Outra coisa que o roteiro de Allen consegue fazer é brincar com seu espectador.

Logo na cena inicial, me veio na memória o livro “A Mão e a Luva” de Machado de Assis: suicidios pela falta de amor, e a não crendice no ser humano. Ou até mesmo pela história que estamos acostumados a ver desses autores, só que com uma abordagem diferente.

Veja na primeira cena, quando Boris começa a se comunicar conosco, e dizer que irá contar a sua história. Logo pensamos por alguns instantes que o diretor está brincando conosco sem nenhum propósito. Muito pelo contrário, essa cena inicial, não só é totalmente importante para o desenrolar da história, como também para entender melhor o personagem de Boris...

Allen ainda vai mais longe e mostra para quem ainda não conseguiu captar sua mensagem, um desfecho sublime. Em que Boris , não só explica para os espectadores o porquê dele estar falando conosco, mas também mostra como as pessoas fora da tela também são estupidas. Algo que não poderia ser dito de melhor forma. E aposto que muitos sairão do filme, ainda sem saber que foram ofendidos.

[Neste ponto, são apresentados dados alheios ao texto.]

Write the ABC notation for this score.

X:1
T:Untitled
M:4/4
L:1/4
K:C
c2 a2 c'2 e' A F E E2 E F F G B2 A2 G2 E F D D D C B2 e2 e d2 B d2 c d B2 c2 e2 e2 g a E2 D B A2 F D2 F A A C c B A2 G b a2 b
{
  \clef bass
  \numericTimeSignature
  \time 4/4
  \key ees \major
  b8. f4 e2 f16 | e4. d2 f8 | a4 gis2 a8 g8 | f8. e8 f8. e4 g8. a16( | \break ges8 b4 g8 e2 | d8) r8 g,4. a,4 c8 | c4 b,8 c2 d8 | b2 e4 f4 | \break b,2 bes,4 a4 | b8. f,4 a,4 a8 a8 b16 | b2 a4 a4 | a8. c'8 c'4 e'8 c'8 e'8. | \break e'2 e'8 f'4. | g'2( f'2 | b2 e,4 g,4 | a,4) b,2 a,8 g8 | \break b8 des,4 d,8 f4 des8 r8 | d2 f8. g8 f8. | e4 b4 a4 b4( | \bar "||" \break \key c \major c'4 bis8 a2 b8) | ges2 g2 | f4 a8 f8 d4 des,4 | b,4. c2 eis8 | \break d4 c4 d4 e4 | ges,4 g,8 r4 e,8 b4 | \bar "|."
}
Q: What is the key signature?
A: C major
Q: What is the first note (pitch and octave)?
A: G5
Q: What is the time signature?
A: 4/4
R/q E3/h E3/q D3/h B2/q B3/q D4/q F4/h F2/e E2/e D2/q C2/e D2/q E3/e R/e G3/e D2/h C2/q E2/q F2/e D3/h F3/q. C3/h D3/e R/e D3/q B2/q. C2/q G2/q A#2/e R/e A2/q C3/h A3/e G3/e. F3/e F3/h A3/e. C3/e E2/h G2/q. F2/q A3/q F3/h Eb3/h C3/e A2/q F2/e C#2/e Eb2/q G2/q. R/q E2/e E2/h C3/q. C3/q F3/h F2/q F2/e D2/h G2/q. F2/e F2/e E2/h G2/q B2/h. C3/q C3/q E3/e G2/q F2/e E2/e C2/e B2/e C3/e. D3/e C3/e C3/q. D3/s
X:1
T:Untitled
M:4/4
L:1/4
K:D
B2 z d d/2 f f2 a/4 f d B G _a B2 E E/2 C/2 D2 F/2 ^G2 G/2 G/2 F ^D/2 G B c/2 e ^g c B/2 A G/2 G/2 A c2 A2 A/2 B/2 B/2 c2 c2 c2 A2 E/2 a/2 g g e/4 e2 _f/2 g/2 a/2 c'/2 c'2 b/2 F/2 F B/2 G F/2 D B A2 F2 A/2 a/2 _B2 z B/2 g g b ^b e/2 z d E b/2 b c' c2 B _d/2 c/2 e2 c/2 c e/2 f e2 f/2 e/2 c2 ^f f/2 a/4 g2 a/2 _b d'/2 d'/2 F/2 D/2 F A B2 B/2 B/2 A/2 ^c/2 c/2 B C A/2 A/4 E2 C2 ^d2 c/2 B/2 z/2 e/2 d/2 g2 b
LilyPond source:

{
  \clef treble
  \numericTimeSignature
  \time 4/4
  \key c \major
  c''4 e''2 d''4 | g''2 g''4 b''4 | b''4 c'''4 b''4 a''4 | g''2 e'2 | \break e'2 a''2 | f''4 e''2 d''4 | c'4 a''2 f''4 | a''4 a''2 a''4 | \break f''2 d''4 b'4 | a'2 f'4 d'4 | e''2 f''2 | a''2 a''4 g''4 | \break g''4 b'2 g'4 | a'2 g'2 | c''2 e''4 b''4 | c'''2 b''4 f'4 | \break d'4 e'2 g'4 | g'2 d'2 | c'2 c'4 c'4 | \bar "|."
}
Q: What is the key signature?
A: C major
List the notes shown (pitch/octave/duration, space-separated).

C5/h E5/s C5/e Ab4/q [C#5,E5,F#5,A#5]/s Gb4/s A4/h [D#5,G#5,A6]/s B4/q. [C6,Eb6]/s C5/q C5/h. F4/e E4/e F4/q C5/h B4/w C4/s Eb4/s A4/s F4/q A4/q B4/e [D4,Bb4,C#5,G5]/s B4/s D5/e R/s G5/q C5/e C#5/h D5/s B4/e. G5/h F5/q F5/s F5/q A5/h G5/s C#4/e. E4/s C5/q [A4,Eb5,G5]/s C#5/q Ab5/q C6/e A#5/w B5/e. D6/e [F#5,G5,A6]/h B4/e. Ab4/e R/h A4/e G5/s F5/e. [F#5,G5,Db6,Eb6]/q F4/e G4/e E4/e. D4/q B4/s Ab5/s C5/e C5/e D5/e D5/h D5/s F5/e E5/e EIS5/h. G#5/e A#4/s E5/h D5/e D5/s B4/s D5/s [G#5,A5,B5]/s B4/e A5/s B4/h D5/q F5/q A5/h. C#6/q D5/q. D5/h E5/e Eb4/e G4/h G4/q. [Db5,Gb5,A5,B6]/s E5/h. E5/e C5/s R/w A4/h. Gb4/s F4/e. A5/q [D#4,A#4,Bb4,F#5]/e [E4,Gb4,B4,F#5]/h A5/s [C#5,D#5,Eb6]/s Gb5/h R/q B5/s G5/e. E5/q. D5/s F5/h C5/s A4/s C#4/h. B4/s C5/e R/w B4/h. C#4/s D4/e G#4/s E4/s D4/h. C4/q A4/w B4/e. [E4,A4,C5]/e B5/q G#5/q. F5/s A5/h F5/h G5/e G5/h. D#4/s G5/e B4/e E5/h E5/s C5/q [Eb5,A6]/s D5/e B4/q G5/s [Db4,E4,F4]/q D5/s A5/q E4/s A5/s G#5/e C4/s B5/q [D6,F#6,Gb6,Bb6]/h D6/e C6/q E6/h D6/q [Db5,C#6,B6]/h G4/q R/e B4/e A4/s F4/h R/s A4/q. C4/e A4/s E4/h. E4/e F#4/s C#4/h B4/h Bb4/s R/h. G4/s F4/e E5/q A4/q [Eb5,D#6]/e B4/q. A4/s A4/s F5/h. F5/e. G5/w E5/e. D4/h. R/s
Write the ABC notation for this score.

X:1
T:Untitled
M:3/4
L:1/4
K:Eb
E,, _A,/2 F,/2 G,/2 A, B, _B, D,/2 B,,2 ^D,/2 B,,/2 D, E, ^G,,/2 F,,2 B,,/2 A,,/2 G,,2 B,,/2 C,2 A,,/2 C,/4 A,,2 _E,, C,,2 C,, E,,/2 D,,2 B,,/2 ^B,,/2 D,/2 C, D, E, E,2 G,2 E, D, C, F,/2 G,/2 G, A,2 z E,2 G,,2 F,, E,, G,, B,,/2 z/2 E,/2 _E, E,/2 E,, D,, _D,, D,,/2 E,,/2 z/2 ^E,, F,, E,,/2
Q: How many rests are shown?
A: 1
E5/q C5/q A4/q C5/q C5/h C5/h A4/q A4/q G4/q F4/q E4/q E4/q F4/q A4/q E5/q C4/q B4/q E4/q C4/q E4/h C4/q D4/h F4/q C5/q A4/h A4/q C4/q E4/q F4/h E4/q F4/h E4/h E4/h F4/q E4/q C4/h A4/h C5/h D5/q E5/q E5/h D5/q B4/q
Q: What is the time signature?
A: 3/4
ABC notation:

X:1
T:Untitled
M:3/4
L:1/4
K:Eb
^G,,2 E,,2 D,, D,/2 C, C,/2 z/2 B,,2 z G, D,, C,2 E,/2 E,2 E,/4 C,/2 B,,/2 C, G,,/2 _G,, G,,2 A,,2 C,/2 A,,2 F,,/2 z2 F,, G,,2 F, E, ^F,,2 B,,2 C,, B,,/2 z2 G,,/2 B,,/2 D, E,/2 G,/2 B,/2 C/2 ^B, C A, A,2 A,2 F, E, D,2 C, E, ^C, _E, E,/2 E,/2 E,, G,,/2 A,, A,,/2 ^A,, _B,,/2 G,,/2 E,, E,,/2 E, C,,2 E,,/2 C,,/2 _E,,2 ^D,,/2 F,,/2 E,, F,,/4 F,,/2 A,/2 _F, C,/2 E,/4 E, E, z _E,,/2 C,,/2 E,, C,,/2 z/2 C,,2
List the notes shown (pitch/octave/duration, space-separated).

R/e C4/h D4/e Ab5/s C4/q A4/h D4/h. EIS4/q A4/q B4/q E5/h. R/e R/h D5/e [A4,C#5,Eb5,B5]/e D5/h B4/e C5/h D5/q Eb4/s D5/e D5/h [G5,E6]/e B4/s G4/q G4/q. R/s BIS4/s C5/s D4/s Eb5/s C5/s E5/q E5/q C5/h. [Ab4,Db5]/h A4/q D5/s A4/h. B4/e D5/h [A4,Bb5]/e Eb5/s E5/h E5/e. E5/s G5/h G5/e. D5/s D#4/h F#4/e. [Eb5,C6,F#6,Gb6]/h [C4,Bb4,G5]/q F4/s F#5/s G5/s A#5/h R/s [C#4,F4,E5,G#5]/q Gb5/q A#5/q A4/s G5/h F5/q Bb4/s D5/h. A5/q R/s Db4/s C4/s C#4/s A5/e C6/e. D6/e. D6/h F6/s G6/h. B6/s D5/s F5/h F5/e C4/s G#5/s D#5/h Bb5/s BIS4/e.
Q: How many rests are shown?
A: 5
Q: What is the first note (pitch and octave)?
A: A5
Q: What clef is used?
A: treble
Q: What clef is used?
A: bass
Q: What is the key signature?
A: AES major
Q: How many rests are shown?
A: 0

Na direção, Allen é igualmente esperto. Note por exemplo quando Allen tira a câmera da frente de Boris, e mostra seus amigos pensando que ele está sendo louco. O diretor tenta passar para nós que talvez, se não fizesse um corte seco naquele momento, ficariamos incomodados de realmente estar falando com Boris, o que remete mais uma vez a nossa incrivel estupidez...

Em relação as atuações, Larry David nos presenteia com um personagem carrancudo, que fala dos defeitos dos outros, mas que em alguns momentos acaba se passando pelo que mais repudia. Não é questão de ser hipócrita, mas de ser apenas um ser humano. O que vai de encontro as idéias do próprio personagem. Evan Rachel Wood faz um ótimo trabalho ao retratar uma moça altamente influênciavel. Ao passo de que Patricia Clarkson faz um trabalho correto.

Por mais sublime que essa obra seja, acredito que o público em geral ainda não irá aceitar o nome do Allen como uma influência. Muitos nem irão ver apenas por desgosto mesmo. Uma pena, pois quem vive ou está presente nesse mundo do diretor sempre tem um ponto de vista interessante ou uma obra irretocável. E que não demore muito para que Woody Allen nos presenteie com mais um
espetáculo como é esse “Tudo Pode dar Certo”.